Is it not ok for ME to be autistic?
I'm autistic, throughout my whole life I've been treated differently, because I'm different, I would get yelled at and punished for things I didn't understand, nobody in my family has really helped me, which has led to depression. So I'm 25 now, I still dont drive, I live next to my mum and stepdad which is good but I'm not fully independent and I fear that I never will be, because I dont understand how the world works, I don't know how to do things that others do without even thinking, the anxiety is just so overwhelming for me, I have this stupid fear of taking public transport, I'm starting to cry while writing this because, I don't know what to do. My sister looks after people who have various mental health issues (autism, epilepsy etc) but then when it comes to me she says things like, the world doesn't owe you anything, stop being so lazy and do things for yourself, you need to just get over yourself. So that's why I feel like it ok for everyone else to be different but not me. I really hope someone can help me because my suicidal thoughts are happening every.single.day and I dont really want to die but if I did, there would be no more autistic moments, no more anxiety, no more pain and suffering, no more being ignored and no more feeling different, I'll just be a dead person. Please help me.

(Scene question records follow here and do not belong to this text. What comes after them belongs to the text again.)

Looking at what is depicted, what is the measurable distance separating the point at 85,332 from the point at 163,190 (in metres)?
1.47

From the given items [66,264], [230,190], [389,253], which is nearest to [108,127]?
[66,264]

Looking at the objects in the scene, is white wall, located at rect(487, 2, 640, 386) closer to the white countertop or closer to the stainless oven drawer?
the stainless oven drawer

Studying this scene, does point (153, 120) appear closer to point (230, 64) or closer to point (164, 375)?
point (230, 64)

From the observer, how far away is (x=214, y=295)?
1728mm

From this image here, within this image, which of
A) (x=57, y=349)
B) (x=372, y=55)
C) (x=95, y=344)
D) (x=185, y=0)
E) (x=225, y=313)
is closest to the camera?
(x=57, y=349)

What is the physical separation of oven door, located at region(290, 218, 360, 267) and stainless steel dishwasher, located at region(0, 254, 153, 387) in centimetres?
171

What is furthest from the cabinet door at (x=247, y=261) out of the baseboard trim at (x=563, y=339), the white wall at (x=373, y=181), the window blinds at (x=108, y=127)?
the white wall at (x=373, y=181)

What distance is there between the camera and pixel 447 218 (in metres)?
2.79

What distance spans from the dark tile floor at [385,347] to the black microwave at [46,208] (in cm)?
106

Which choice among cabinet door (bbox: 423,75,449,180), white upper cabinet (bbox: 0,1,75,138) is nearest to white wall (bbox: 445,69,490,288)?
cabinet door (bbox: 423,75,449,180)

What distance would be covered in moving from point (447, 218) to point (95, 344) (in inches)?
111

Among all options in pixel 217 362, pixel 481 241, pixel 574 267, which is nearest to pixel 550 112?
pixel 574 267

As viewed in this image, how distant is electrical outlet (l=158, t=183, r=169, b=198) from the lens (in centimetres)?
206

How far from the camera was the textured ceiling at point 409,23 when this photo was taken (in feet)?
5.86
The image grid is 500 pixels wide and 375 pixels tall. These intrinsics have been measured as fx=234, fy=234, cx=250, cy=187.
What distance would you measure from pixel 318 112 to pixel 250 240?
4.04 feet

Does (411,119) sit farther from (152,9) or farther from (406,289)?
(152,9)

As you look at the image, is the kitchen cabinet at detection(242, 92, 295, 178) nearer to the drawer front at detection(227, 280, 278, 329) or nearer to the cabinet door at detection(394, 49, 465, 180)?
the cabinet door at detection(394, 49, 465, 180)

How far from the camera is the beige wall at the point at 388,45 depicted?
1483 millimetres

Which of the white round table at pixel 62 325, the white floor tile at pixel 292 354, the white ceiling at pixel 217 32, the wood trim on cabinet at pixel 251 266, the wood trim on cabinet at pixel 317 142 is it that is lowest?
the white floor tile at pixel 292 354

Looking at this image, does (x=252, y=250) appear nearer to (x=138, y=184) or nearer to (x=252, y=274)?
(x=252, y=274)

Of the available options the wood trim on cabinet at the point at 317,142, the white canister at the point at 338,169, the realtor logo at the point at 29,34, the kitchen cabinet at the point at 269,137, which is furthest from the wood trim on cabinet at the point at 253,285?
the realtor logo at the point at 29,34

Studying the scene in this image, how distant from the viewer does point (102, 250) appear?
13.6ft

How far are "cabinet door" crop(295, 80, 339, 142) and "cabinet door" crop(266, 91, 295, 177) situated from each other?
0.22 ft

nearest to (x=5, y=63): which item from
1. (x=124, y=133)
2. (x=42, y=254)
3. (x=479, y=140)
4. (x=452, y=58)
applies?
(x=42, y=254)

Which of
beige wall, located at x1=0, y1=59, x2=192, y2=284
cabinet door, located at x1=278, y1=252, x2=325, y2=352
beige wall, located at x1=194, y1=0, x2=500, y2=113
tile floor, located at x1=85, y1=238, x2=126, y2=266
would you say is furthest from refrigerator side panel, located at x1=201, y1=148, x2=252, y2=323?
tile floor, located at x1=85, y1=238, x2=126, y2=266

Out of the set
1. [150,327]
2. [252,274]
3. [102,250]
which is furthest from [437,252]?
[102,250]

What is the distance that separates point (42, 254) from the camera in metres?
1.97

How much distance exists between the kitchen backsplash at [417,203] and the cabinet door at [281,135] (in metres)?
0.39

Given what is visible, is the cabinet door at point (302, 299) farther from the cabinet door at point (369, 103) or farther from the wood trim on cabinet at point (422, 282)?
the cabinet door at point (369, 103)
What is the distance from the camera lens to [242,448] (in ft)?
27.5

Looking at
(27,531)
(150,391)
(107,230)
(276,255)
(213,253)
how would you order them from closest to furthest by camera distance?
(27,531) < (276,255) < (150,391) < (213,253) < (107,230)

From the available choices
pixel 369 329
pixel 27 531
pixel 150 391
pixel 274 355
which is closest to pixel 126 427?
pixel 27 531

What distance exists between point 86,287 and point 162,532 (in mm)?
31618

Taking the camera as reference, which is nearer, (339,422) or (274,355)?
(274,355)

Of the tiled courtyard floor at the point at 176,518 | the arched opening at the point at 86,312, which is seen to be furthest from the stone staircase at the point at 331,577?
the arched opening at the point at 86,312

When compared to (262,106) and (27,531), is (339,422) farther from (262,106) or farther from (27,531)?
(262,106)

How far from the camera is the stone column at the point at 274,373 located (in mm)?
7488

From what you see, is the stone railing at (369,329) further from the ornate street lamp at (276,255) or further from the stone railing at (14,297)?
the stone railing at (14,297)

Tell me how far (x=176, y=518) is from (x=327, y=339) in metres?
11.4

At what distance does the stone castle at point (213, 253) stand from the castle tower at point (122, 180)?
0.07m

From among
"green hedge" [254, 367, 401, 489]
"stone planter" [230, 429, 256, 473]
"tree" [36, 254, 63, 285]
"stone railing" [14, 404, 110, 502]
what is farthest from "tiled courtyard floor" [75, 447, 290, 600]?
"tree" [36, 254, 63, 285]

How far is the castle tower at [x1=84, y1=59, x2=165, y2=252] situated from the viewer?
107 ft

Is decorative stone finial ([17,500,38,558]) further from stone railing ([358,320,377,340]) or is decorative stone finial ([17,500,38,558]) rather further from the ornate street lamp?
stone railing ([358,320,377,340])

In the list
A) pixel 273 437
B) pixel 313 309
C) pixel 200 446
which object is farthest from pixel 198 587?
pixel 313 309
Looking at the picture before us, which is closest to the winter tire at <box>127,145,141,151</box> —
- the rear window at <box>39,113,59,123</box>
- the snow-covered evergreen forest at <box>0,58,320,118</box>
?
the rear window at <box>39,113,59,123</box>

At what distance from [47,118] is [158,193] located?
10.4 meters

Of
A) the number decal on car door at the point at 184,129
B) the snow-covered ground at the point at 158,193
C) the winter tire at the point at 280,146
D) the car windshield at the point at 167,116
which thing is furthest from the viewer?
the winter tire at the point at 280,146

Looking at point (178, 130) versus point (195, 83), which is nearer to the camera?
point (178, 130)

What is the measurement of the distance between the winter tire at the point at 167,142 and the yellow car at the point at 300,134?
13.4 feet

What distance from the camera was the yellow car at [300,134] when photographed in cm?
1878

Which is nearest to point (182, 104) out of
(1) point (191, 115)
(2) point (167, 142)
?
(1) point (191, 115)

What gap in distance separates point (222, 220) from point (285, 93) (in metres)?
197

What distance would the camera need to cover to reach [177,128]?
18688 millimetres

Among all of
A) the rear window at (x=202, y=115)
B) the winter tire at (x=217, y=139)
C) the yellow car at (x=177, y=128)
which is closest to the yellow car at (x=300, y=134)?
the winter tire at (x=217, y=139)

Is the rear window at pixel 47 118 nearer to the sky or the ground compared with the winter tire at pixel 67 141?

Best answer person if you come back, I dont know how we could talk to each other, I haven't been on Yahoo answers for years
- Anonymous2 months agoFavorite Answer
Yes it's okay. I wish I could talk to you one on one more somehow and help you. I know how isolated you must feel, and especially thinking that you don't belong. Saying "the world doesnt owe you anything" and "stop being lazy and do things for yourself" can be some of the most intense and terrifying things to say to a person on the spectrum. Our brains are completely different, we genuinely cannot be held to the same societal expectations as neurotypicals, and when we are held to these standards yet fail to succeed it can be demoralizing and quite an existential problem where suicide seems like the only option. I'm sorry that anyone would say these things to you, they don't understand the autistic brain. Please don't die. It's okay if you never learn to drive, it's okay if you never can do things for yourself that neurotypical people can do. You are worthy, you are YOU, and you are allowed to be different.. I feel so sad reading your post
- LANLv 72 months ago
It's not OK that you keep coming here begging for attention with your constant pity me BS over and over you weak little poser.